# Records provided

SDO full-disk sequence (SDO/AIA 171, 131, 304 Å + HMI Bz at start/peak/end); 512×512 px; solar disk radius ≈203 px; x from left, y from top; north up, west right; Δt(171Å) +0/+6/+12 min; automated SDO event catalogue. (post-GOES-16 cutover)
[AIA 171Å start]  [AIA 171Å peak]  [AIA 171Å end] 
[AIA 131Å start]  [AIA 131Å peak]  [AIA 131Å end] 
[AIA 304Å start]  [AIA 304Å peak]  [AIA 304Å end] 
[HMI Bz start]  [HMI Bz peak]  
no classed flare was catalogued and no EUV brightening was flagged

# What is being asked
Return every entry above with nothing altered.

# Result
SDO full-disk sequence (SDO/AIA 171, 131, 304 Å + HMI Bz at start/peak/end); 512×512 px; solar disk radius ≈203 px; x from left, y from top; north up, west right; Δt(171Å) +0/+6/+12 min; automated SDO event catalogue. (post-GOES-16 cutover)
[AIA 171Å start]  [AIA 171Å peak]  [AIA 171Å end] 
[AIA 131Å start]  [AIA 131Å peak]  [AIA 131Å end] 
[AIA 304Å start]  [AIA 304Å peak]  [AIA 304Å end] 
[HMI Bz start]  [HMI Bz peak]  
no classed flare was catalogued and no EUV brightening was flagged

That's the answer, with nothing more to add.